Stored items
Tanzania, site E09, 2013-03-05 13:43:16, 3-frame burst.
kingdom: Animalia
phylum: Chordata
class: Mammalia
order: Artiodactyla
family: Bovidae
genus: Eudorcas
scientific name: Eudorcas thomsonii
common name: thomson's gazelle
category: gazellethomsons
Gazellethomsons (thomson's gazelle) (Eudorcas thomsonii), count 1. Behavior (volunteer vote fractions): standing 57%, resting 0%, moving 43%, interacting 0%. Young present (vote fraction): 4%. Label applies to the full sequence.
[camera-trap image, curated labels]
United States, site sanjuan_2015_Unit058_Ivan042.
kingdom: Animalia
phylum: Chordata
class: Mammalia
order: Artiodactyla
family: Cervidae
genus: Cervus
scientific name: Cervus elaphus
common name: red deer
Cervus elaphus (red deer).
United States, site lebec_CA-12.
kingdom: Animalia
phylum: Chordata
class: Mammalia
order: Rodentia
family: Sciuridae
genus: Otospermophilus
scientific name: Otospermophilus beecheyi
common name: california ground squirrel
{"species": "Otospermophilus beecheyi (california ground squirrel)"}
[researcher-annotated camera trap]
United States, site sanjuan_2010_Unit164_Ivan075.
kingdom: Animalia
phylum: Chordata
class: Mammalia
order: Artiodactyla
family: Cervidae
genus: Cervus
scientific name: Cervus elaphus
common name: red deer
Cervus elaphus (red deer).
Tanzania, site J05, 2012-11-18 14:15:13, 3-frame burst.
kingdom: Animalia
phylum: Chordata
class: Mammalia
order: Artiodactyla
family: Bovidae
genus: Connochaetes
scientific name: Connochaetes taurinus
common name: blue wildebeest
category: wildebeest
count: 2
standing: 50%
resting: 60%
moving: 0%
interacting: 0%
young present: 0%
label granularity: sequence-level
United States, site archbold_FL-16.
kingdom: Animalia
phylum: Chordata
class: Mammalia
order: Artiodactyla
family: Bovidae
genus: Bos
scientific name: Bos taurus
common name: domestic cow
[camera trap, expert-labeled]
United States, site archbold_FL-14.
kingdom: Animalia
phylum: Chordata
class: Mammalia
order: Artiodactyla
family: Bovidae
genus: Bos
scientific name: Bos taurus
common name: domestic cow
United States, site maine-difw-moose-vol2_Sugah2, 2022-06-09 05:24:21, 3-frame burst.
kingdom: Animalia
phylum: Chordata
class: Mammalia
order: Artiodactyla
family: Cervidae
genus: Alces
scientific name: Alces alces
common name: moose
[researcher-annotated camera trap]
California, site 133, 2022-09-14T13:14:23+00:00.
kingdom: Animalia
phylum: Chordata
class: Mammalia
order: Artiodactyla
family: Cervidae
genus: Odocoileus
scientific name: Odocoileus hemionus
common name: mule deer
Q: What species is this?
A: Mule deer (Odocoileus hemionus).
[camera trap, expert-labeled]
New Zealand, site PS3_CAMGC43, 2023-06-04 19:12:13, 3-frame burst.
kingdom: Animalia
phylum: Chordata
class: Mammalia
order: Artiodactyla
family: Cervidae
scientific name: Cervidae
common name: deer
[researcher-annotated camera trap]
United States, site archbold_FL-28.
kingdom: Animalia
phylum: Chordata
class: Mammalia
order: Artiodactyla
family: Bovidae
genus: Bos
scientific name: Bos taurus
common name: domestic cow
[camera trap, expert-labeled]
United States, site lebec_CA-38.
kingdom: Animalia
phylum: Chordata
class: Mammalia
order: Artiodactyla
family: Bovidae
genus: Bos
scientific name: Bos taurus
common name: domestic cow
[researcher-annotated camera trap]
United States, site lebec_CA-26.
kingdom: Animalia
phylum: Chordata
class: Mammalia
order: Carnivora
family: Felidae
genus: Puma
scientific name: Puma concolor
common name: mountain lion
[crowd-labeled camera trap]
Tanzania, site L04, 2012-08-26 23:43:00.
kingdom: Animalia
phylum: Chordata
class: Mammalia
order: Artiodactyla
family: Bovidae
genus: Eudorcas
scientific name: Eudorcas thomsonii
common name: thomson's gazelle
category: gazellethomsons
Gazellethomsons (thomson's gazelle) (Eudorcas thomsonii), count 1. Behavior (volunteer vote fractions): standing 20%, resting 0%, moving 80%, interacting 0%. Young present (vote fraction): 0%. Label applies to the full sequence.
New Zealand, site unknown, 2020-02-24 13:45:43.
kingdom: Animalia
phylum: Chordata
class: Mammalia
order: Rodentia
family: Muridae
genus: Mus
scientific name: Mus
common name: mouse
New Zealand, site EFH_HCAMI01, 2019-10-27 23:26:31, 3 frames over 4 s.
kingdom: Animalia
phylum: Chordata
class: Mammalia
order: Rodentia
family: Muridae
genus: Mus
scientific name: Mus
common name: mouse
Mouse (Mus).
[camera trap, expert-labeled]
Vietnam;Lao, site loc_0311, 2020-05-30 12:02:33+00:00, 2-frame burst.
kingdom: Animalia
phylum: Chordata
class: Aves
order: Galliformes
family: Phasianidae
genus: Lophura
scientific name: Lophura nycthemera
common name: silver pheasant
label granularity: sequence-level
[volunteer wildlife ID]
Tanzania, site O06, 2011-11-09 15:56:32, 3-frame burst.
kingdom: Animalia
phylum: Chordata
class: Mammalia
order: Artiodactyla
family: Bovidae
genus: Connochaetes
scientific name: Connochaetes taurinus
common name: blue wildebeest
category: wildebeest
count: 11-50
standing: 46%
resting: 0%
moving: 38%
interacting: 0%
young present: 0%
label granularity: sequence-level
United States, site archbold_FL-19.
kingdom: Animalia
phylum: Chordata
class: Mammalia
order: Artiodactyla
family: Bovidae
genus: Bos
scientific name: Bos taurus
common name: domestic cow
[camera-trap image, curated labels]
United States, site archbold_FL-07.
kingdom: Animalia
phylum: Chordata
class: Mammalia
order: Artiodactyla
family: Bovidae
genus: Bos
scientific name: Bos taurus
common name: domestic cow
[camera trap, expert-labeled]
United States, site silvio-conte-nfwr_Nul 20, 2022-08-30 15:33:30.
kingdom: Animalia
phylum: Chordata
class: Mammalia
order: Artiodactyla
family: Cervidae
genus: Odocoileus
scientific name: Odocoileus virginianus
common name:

▸ **Task prompt**: Word for word, every record must be given again.

▸ **Response to the exercise**:
Tanzania, site E09, 2013-03-05 13:43:16, 3-frame burst.
kingdom: Animalia
phylum: Chordata
class: Mammalia
order: Artiodactyla
family: Bovidae
genus: Eudorcas
scientific name: Eudorcas thomsonii
common name: thomson's gazelle
category: gazellethomsons
Gazellethomsons (thomson's gazelle) (Eudorcas thomsonii), count 1. Behavior (volunteer vote fractions): standing 57%, resting 0%, moving 43%, interacting 0%. Young present (vote fraction): 4%. Label applies to the full sequence.
[camera-trap image, curated labels]
United States, site sanjuan_2015_Unit058_Ivan042.
kingdom: Animalia
phylum: Chordata
class: Mammalia
order: Artiodactyla
family: Cervidae
genus: Cervus
scientific name: Cervus elaphus
common name: red deer
Cervus elaphus (red deer).
United States, site lebec_CA-12.
kingdom: Animalia
phylum: Chordata
class: Mammalia
order: Rodentia
family: Sciuridae
genus: Otospermophilus
scientific name: Otospermophilus beecheyi
common name: california ground squirrel
{"species": "Otospermophilus beecheyi (california ground squirrel)"}
[researcher-annotated camera trap]
United States, site sanjuan_2010_Unit164_Ivan075.
kingdom: Animalia
phylum: Chordata
class: Mammalia
order: Artiodactyla
family: Cervidae
genus: Cervus
scientific name: Cervus elaphus
common name: red deer
Cervus elaphus (red deer).
Tanzania, site J05, 2012-11-18 14:15:13, 3-frame burst.
kingdom: Animalia
phylum: Chordata
class: Mammalia
order: Artiodactyla
family: Bovidae
genus: Connochaetes
scientific name: Connochaetes taurinus
common name: blue wildebeest
category: wildebeest
count: 2
standing: 50%
resting: 60%
moving: 0%
interacting: 0%
young present: 0%
label granularity: sequence-level
United States, site archbold_FL-16.
kingdom: Animalia
phylum: Chordata
class: Mammalia
order: Artiodactyla
family: Bovidae
genus: Bos
scientific name: Bos taurus
common name: domestic cow
[camera trap, expert-labeled]
United States, site archbold_FL-14.
kingdom: Animalia
phylum: Chordata
class: Mammalia
order: Artiodactyla
family: Bovidae
genus: Bos
scientific name: Bos taurus
common name: domestic cow
United States, site maine-difw-moose-vol2_Sugah2, 2022-06-09 05:24:21, 3-frame burst.
kingdom: Animalia
phylum: Chordata
class: Mammalia
order: Artiodactyla
family: Cervidae
genus: Alces
scientific name: Alces alces
common name: moose
[researcher-annotated camera trap]
California, site 133, 2022-09-14T13:14:23+00:00.
kingdom: Animalia
phylum: Chordata
class: Mammalia
order: Artiodactyla
family: Cervidae
genus: Odocoileus
scientific name: Odocoileus hemionus
common name: mule deer
Q: What species is this?
A: Mule deer (Odocoileus hemionus).
[camera trap, expert-labeled]
New Zealand, site PS3_CAMGC43, 2023-06-04 19:12:13, 3-frame burst.
kingdom: Animalia
phylum: Chordata
class: Mammalia
order: Artiodactyla
family: Cervidae
scientific name: Cervidae
common name: deer
[researcher-annotated camera trap]
United States, site archbold_FL-28.
kingdom: Animalia
phylum: Chordata
class: Mammalia
order: Artiodactyla
family: Bovidae
genus: Bos
scientific name: Bos taurus
common name: domestic cow
[camera trap, expert-labeled]
United States, site lebec_CA-38.
kingdom: Animalia
phylum: Chordata
class: Mammalia
order: Artiodactyla
family: Bovidae
genus: Bos
scientific name: Bos taurus
common name: domestic cow
[researcher-annotated camera trap]
United States, site lebec_CA-26.
kingdom: Animalia
phylum: Chordata
class: Mammalia
order: Carnivora
family: Felidae
genus: Puma
scientific name: Puma concolor
common name: mountain lion
[crowd-labeled camera trap]
Tanzania, site L04, 2012-08-26 23:43:00.
kingdom: Animalia
phylum: Chordata
class: Mammalia
order: Artiodactyla
family: Bovidae
genus: Eudorcas
scientific name: Eudorcas thomsonii
common name: thomson's gazelle
category: gazellethomsons
Gazellethomsons (thomson's gazelle) (Eudorcas thomsonii), count 1. Behavior (volunteer vote fractions): standing 20%, resting 0%, moving 80%, interacting 0%. Young present (vote fraction): 0%. Label applies to the full sequence.
New Zealand, site unknown, 2020-02-24 13:45:43.
kingdom: Animalia
phylum: Chordata
class: Mammalia
order: Rodentia
family: Muridae
genus: Mus
scientific name: Mus
common name: mouse
New Zealand, site EFH_HCAMI01, 2019-10-27 23:26:31, 3 frames over 4 s.
kingdom: Animalia
phylum: Chordata
class: Mammalia
order: Rodentia
family: Muridae
genus: Mus
scientific name: Mus
common name: mouse
Mouse (Mus).
[camera trap, expert-labeled]
Vietnam;Lao, site loc_0311, 2020-05-30 12:02:33+00:00, 2-frame burst.
kingdom: Animalia
phylum: Chordata
class: Aves
order: Galliformes
family: Phasianidae
genus: Lophura
scientific name: Lophura nycthemera
common name: silver pheasant
label granularity: sequence-level
[volunteer wildlife ID]
Tanzania, site O06, 2011-11-09 15:56:32, 3-frame burst.
kingdom: Animalia
phylum: Chordata
class: Mammalia
order: Artiodactyla
family: Bovidae
genus: Connochaetes
scientific name: Connochaetes taurinus
common name: blue wildebeest
category: wildebeest
count: 11-50
standing: 46%
resting: 0%
moving: 38%
interacting: 0%
young present: 0%
label granularity: sequence-level
United States, site archbold_FL-19.
kingdom: Animalia
phylum: Chordata
class: Mammalia
order: Artiodactyla
family: Bovidae
genus: Bos
scientific name: Bos taurus
common name: domestic cow
[camera-trap image, curated labels]
United States, site archbold_FL-07.
kingdom: Animalia
phylum: Chordata
class: Mammalia
order: Artiodactyla
family: Bovidae
genus: Bos
scientific name: Bos taurus
common name: domestic cow
[camera trap, expert-labeled]
United States, site silvio-conte-nfwr_Nul 20, 2022-08-30 15:33:30.
kingdom: Animalia
phylum: Chordata
class: Mammalia
order: Artiodactyla
family: Cervidae
genus: Odocoileus
scientific name: Odocoileus virginianus
common name:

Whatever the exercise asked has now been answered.